* **Passage**
We next show how to use \emph{information theory} in order to prove Theorem~\ref{thm:shearer}. We point out that the presented proof (as well as today's lecture in general) will be handwavy. The formal definitions will be introduced in the future lectures.
We first consider the following setup:
\begin{itemize}
\item You and I know $F$.
\item I am given $W \in F$.
\item I need to describe $W$ to you.
\item How many bits do I need to send to you ?
\end{itemize}
Roughly, we will define the \emph{entropy} $H(W)$ of $W$ to measure this quantity. (Note that the entropy depends not only on $F$, but also on how $W$ is chosen from $F$).
Suppose further that $W = (X,Y,Z)$ and you and I already know $X$, but Eve doesn't know $Z$. How many bits does Eve expect me to send you ? We will define this quantity to be the \emph{conditional entropy} of $W$ given $Z$.
We now consider the following ``axioms of (conditional) entropy'':
\begin{itemize}
\item If $w \in F$, then $H(W) \le \log_2(|F|)$.
\item If $w$ is drawn uniformly at random from $F$, and if $|F| = 2^j$, then $H(W) = j = \log_2(|F|)$.
\item $H(X | Y) \le H(X)$. (Intuitively, this says that in the worst-case, you and I can ignore $Y$ and focus on sending $X$. So $X$ given $Y$ is easier to communicate than $X$ alone).
\item $H(X,Y) = H(X) + H(Y|X) = H(Y) + H(X|Y)$.
\end{itemize}
It is a remarkable fact (which we will formally see in the next lecture) that there does exist an operator $H(X)$ satisfying the above axioms.
Going back to the proof of Shearer's lemma (Theorem~\ref{thm:shearer} above), let's first revisit the particular case where $d = 1$ using the language of information theory. Let $(X,Y)$ be chosen uniformly at random from $F$. Then,
\begin{itemize}
\item $H(X,Y) = \log_2 (|F|)$.
\item $\log_2(|F_{\{1\}}|) \geq H(X)$ (note that we don't have equality since projecting $(X,Y)$ on $X$ doesn't not necessarily give a uniform distribution on $F_{\{1\}}$).
\item Similarly, $\log_2(|F_{\{2\}}|) \geq H(Y)$.

[Extracted data entries]
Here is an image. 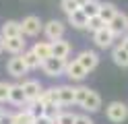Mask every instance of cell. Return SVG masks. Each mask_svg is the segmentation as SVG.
Segmentation results:
<instances>
[{"label":"cell","mask_w":128,"mask_h":124,"mask_svg":"<svg viewBox=\"0 0 128 124\" xmlns=\"http://www.w3.org/2000/svg\"><path fill=\"white\" fill-rule=\"evenodd\" d=\"M21 85H23V91H25V95H27V101L37 99L42 95V91H44V85L39 81H35V79H27V81H23Z\"/></svg>","instance_id":"cell-11"},{"label":"cell","mask_w":128,"mask_h":124,"mask_svg":"<svg viewBox=\"0 0 128 124\" xmlns=\"http://www.w3.org/2000/svg\"><path fill=\"white\" fill-rule=\"evenodd\" d=\"M106 116L110 122L114 124H122L126 118H128V105L124 101H112L108 107H106Z\"/></svg>","instance_id":"cell-1"},{"label":"cell","mask_w":128,"mask_h":124,"mask_svg":"<svg viewBox=\"0 0 128 124\" xmlns=\"http://www.w3.org/2000/svg\"><path fill=\"white\" fill-rule=\"evenodd\" d=\"M4 50V39H2V35H0V52Z\"/></svg>","instance_id":"cell-35"},{"label":"cell","mask_w":128,"mask_h":124,"mask_svg":"<svg viewBox=\"0 0 128 124\" xmlns=\"http://www.w3.org/2000/svg\"><path fill=\"white\" fill-rule=\"evenodd\" d=\"M76 2H78V4L83 6V4H87V2H89V0H76Z\"/></svg>","instance_id":"cell-36"},{"label":"cell","mask_w":128,"mask_h":124,"mask_svg":"<svg viewBox=\"0 0 128 124\" xmlns=\"http://www.w3.org/2000/svg\"><path fill=\"white\" fill-rule=\"evenodd\" d=\"M108 27L114 31V35H116V37H118V35H126V31H128V15L118 11V15L108 23Z\"/></svg>","instance_id":"cell-9"},{"label":"cell","mask_w":128,"mask_h":124,"mask_svg":"<svg viewBox=\"0 0 128 124\" xmlns=\"http://www.w3.org/2000/svg\"><path fill=\"white\" fill-rule=\"evenodd\" d=\"M120 46H122V48L126 50V52H128V35H124V37H122V41H120Z\"/></svg>","instance_id":"cell-34"},{"label":"cell","mask_w":128,"mask_h":124,"mask_svg":"<svg viewBox=\"0 0 128 124\" xmlns=\"http://www.w3.org/2000/svg\"><path fill=\"white\" fill-rule=\"evenodd\" d=\"M37 99H42L44 103H60V99H58V87H44L42 91V95H39Z\"/></svg>","instance_id":"cell-22"},{"label":"cell","mask_w":128,"mask_h":124,"mask_svg":"<svg viewBox=\"0 0 128 124\" xmlns=\"http://www.w3.org/2000/svg\"><path fill=\"white\" fill-rule=\"evenodd\" d=\"M64 31H66V25L58 19H52L44 25V35L48 41H56V39H62L64 37Z\"/></svg>","instance_id":"cell-4"},{"label":"cell","mask_w":128,"mask_h":124,"mask_svg":"<svg viewBox=\"0 0 128 124\" xmlns=\"http://www.w3.org/2000/svg\"><path fill=\"white\" fill-rule=\"evenodd\" d=\"M6 70H8V74H10V77H14V79H23V77L29 72L21 54H19V56H12L10 60L6 62Z\"/></svg>","instance_id":"cell-7"},{"label":"cell","mask_w":128,"mask_h":124,"mask_svg":"<svg viewBox=\"0 0 128 124\" xmlns=\"http://www.w3.org/2000/svg\"><path fill=\"white\" fill-rule=\"evenodd\" d=\"M81 107L87 110V112H99L101 110V97H99V93L93 91V89H89V93H87V97H85V101H83Z\"/></svg>","instance_id":"cell-13"},{"label":"cell","mask_w":128,"mask_h":124,"mask_svg":"<svg viewBox=\"0 0 128 124\" xmlns=\"http://www.w3.org/2000/svg\"><path fill=\"white\" fill-rule=\"evenodd\" d=\"M106 21H103L101 19V17L99 15H95V17H89V23H87V29H89L91 33H95V31H99V29H103V27H106Z\"/></svg>","instance_id":"cell-26"},{"label":"cell","mask_w":128,"mask_h":124,"mask_svg":"<svg viewBox=\"0 0 128 124\" xmlns=\"http://www.w3.org/2000/svg\"><path fill=\"white\" fill-rule=\"evenodd\" d=\"M99 8H101V2H97V0H89L87 4L81 6V11L87 17H95V15H99Z\"/></svg>","instance_id":"cell-24"},{"label":"cell","mask_w":128,"mask_h":124,"mask_svg":"<svg viewBox=\"0 0 128 124\" xmlns=\"http://www.w3.org/2000/svg\"><path fill=\"white\" fill-rule=\"evenodd\" d=\"M21 29H23V35L35 37V35H39V33L44 31V23H42V19H39V17L29 15V17H25V19L21 21Z\"/></svg>","instance_id":"cell-3"},{"label":"cell","mask_w":128,"mask_h":124,"mask_svg":"<svg viewBox=\"0 0 128 124\" xmlns=\"http://www.w3.org/2000/svg\"><path fill=\"white\" fill-rule=\"evenodd\" d=\"M118 15V8H116V4H112V2H101V8H99V17L106 23H110L114 17Z\"/></svg>","instance_id":"cell-21"},{"label":"cell","mask_w":128,"mask_h":124,"mask_svg":"<svg viewBox=\"0 0 128 124\" xmlns=\"http://www.w3.org/2000/svg\"><path fill=\"white\" fill-rule=\"evenodd\" d=\"M0 124H14V114H2L0 116Z\"/></svg>","instance_id":"cell-31"},{"label":"cell","mask_w":128,"mask_h":124,"mask_svg":"<svg viewBox=\"0 0 128 124\" xmlns=\"http://www.w3.org/2000/svg\"><path fill=\"white\" fill-rule=\"evenodd\" d=\"M27 110L33 114L35 118H42V116H46V103L42 101V99H33V101H29Z\"/></svg>","instance_id":"cell-23"},{"label":"cell","mask_w":128,"mask_h":124,"mask_svg":"<svg viewBox=\"0 0 128 124\" xmlns=\"http://www.w3.org/2000/svg\"><path fill=\"white\" fill-rule=\"evenodd\" d=\"M21 56H23V60H25L27 70H35V68H39V66H42V60H39V56L33 52V50H25Z\"/></svg>","instance_id":"cell-20"},{"label":"cell","mask_w":128,"mask_h":124,"mask_svg":"<svg viewBox=\"0 0 128 124\" xmlns=\"http://www.w3.org/2000/svg\"><path fill=\"white\" fill-rule=\"evenodd\" d=\"M35 124H54V120L48 116H42V118H35Z\"/></svg>","instance_id":"cell-33"},{"label":"cell","mask_w":128,"mask_h":124,"mask_svg":"<svg viewBox=\"0 0 128 124\" xmlns=\"http://www.w3.org/2000/svg\"><path fill=\"white\" fill-rule=\"evenodd\" d=\"M70 52H72V46H70V41H66V39H56V41H52V56H56V58H66L70 56Z\"/></svg>","instance_id":"cell-12"},{"label":"cell","mask_w":128,"mask_h":124,"mask_svg":"<svg viewBox=\"0 0 128 124\" xmlns=\"http://www.w3.org/2000/svg\"><path fill=\"white\" fill-rule=\"evenodd\" d=\"M76 114H70V112H60L58 116L54 118V124H74Z\"/></svg>","instance_id":"cell-27"},{"label":"cell","mask_w":128,"mask_h":124,"mask_svg":"<svg viewBox=\"0 0 128 124\" xmlns=\"http://www.w3.org/2000/svg\"><path fill=\"white\" fill-rule=\"evenodd\" d=\"M66 17H68V25H72L74 29H87L89 17H87L81 8H78V11H74V13H70V15H66Z\"/></svg>","instance_id":"cell-14"},{"label":"cell","mask_w":128,"mask_h":124,"mask_svg":"<svg viewBox=\"0 0 128 124\" xmlns=\"http://www.w3.org/2000/svg\"><path fill=\"white\" fill-rule=\"evenodd\" d=\"M42 70L48 74V77L56 79V77H60V74H64V70H66V60L52 56V58H48V60L42 62Z\"/></svg>","instance_id":"cell-2"},{"label":"cell","mask_w":128,"mask_h":124,"mask_svg":"<svg viewBox=\"0 0 128 124\" xmlns=\"http://www.w3.org/2000/svg\"><path fill=\"white\" fill-rule=\"evenodd\" d=\"M58 99H60V105H72L74 103V87L70 85H60L58 87Z\"/></svg>","instance_id":"cell-15"},{"label":"cell","mask_w":128,"mask_h":124,"mask_svg":"<svg viewBox=\"0 0 128 124\" xmlns=\"http://www.w3.org/2000/svg\"><path fill=\"white\" fill-rule=\"evenodd\" d=\"M114 39H116V35H114V31H112L108 25H106L103 29H99V31H95V33H93V41H95V46L101 48V50L112 48V46H114Z\"/></svg>","instance_id":"cell-6"},{"label":"cell","mask_w":128,"mask_h":124,"mask_svg":"<svg viewBox=\"0 0 128 124\" xmlns=\"http://www.w3.org/2000/svg\"><path fill=\"white\" fill-rule=\"evenodd\" d=\"M64 74H66L70 81H85L89 72H87V68L74 58V60H66V70H64Z\"/></svg>","instance_id":"cell-5"},{"label":"cell","mask_w":128,"mask_h":124,"mask_svg":"<svg viewBox=\"0 0 128 124\" xmlns=\"http://www.w3.org/2000/svg\"><path fill=\"white\" fill-rule=\"evenodd\" d=\"M0 35H2V37H17V35H23L21 23H19V21H6L2 27H0Z\"/></svg>","instance_id":"cell-17"},{"label":"cell","mask_w":128,"mask_h":124,"mask_svg":"<svg viewBox=\"0 0 128 124\" xmlns=\"http://www.w3.org/2000/svg\"><path fill=\"white\" fill-rule=\"evenodd\" d=\"M76 60L87 68V72H91V70L97 68V64H99V54L95 52V50H83V52L76 56Z\"/></svg>","instance_id":"cell-10"},{"label":"cell","mask_w":128,"mask_h":124,"mask_svg":"<svg viewBox=\"0 0 128 124\" xmlns=\"http://www.w3.org/2000/svg\"><path fill=\"white\" fill-rule=\"evenodd\" d=\"M8 93H10V83L0 81V103H2V101H8Z\"/></svg>","instance_id":"cell-30"},{"label":"cell","mask_w":128,"mask_h":124,"mask_svg":"<svg viewBox=\"0 0 128 124\" xmlns=\"http://www.w3.org/2000/svg\"><path fill=\"white\" fill-rule=\"evenodd\" d=\"M8 101L14 105H25L27 101V95L23 91V85H10V93H8Z\"/></svg>","instance_id":"cell-16"},{"label":"cell","mask_w":128,"mask_h":124,"mask_svg":"<svg viewBox=\"0 0 128 124\" xmlns=\"http://www.w3.org/2000/svg\"><path fill=\"white\" fill-rule=\"evenodd\" d=\"M60 8H62L66 15H70V13L78 11V8H81V4H78L76 0H60Z\"/></svg>","instance_id":"cell-28"},{"label":"cell","mask_w":128,"mask_h":124,"mask_svg":"<svg viewBox=\"0 0 128 124\" xmlns=\"http://www.w3.org/2000/svg\"><path fill=\"white\" fill-rule=\"evenodd\" d=\"M74 124H93V120L89 118V116L81 114V116H76V118H74Z\"/></svg>","instance_id":"cell-32"},{"label":"cell","mask_w":128,"mask_h":124,"mask_svg":"<svg viewBox=\"0 0 128 124\" xmlns=\"http://www.w3.org/2000/svg\"><path fill=\"white\" fill-rule=\"evenodd\" d=\"M112 60H114V64H118V66H122V68H126V66H128V52L118 44L114 50H112Z\"/></svg>","instance_id":"cell-19"},{"label":"cell","mask_w":128,"mask_h":124,"mask_svg":"<svg viewBox=\"0 0 128 124\" xmlns=\"http://www.w3.org/2000/svg\"><path fill=\"white\" fill-rule=\"evenodd\" d=\"M4 39V50L8 54L12 56H19L25 52V46H27V41H25V35H17V37H2Z\"/></svg>","instance_id":"cell-8"},{"label":"cell","mask_w":128,"mask_h":124,"mask_svg":"<svg viewBox=\"0 0 128 124\" xmlns=\"http://www.w3.org/2000/svg\"><path fill=\"white\" fill-rule=\"evenodd\" d=\"M87 93H89V87H74V103L76 105H83Z\"/></svg>","instance_id":"cell-29"},{"label":"cell","mask_w":128,"mask_h":124,"mask_svg":"<svg viewBox=\"0 0 128 124\" xmlns=\"http://www.w3.org/2000/svg\"><path fill=\"white\" fill-rule=\"evenodd\" d=\"M31 50L39 56V60H42V62L48 60V58H52V41H37Z\"/></svg>","instance_id":"cell-18"},{"label":"cell","mask_w":128,"mask_h":124,"mask_svg":"<svg viewBox=\"0 0 128 124\" xmlns=\"http://www.w3.org/2000/svg\"><path fill=\"white\" fill-rule=\"evenodd\" d=\"M14 124H35V116L29 110H23L19 114H14Z\"/></svg>","instance_id":"cell-25"},{"label":"cell","mask_w":128,"mask_h":124,"mask_svg":"<svg viewBox=\"0 0 128 124\" xmlns=\"http://www.w3.org/2000/svg\"><path fill=\"white\" fill-rule=\"evenodd\" d=\"M2 114H4V112H2V110H0V116H2Z\"/></svg>","instance_id":"cell-37"}]
</instances>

* **Problems and tasks**
a: Summarize the notes on entropy in two sentences.
b: Set down the stretch of the notes on entropy that opens with the words containing "Suppose further that" and closes with "H(Y) + H(X|Y)$.", keeping every character as it stands.
c: Resume the notes on entropy from the point where they stop and carry them forward.

* **Responses per task**
a: The notes describe the entropy H(W) roughly as the number of bits needed to tell someone which element W of a known set F one has been given, and they note that this depends on how W is chosen from F. They then list axioms of (conditional) entropy, state that an operator satisfying them exists, and begin revisiting the d = 1 case of Shearer's lemma with (X,Y) chosen uniformly at random from F.

b:
Suppose further that $W = (X,Y,Z)$ and you and I already know $X$, but Eve doesn't know $Z$. How many bits does Eve expect me to send you ? We will define this quantity to be the \emph{conditional entropy} of $W$ given $Z$.
We now consider the following ``axioms of (conditional) entropy'':
\begin{itemize}
\item If $w \in F$, then $H(W) \le \log_2(|F|)$.
\item If $w$ is drawn uniformly at random from $F$, and if $|F| = 2^j$, then $H(W) = j = \log_2(|F|)$.
\item $H(X | Y) \le H(X)$. (Intuitively, this says that in the worst-case, you and I can ignore $Y$ and focus on sending $X$. So $X$ given $Y$ is easier to communicate than $X$ alone).
\item $H(X,Y) = H(X) + H(Y|X) = H(Y) + H(X|Y)$.

c:
\end{itemize}
Thus, it suffices to show that $H(X,Y) \le H(X) + H(Y)$. Note that this follows from the ``axioms'' that $H(X,Y) = H(X) + H(Y|X)$ and $H(Y|X) \le H(Y)$. We now illustrate the proof of the general $(k,d)$-version of Shearer's lemma by working out the proof in the particular case where $k = 3$ and $d=2$. We wish to prove that
$$ |F|^2 \le |F_{\{1,2\}}| \cdot |F_{\{2,3\}}| \cdot |F_{\{3,1\}}|.$$
This would follow if we can establish
\begin{equation}\label{eq:equiv_shearer}
2 H(X,Y,Z) \le H(X,Y) + H(Y,Z) + H(X,Z).
\end{equation}
Note that we have that
$$ H(X,Y) = H(X) + H(Y|X), $$
$$ H(Y,Z) = H(Y) + H(Z|Y), $$
$$ H(X,Z) = H(X) + H(Z|X).$$
On the other hand, we have that
$$ 2H(X,Y,Z) = 2H(X) + 2H(Y|X) + 2H(Z|X,Y).$$
Using the ``axioms'' that $H(Y|X) \le H(Y)$, $H(Z|X,Y) \le H(Z|X)$ and $H(Z|X,Y) \le H(Z|Y)$, we conclude Equation~(\ref{eq:equiv_shearer}), and hence the $(3,2)$-version of Shearer's Lemma. The more general $(k,d)$-version is left as an exercise.
The moral of the story is that in the above axioms lies a very interesting inequality, which can be very useful. Information theory has many other interesting notions (mutual information, divergence, Hellinger distance) and inequalities (Fano, Pinsker). In this course, we will study these notions, inequalities and their applications. Notable applications of information theory in computer science include parallel repetition, communication complexity, data structures, streaming algorithms, optimization, cryptography, privacy, etc..
\section{Administrative Stuff}
In the next two lectures, Madhu will review some information theory basics. Afterwards, students will jointly present the lectures with Madhu. Each lecture will have a paper and a student covering it. The student will read the paper one week before, and privately present it to Madhu. The audience will skim over the paper and come in. The first paper will be ``Entropy and Counting" by Jaikumar Radhakrishnan (a link to this paper is available on the course website).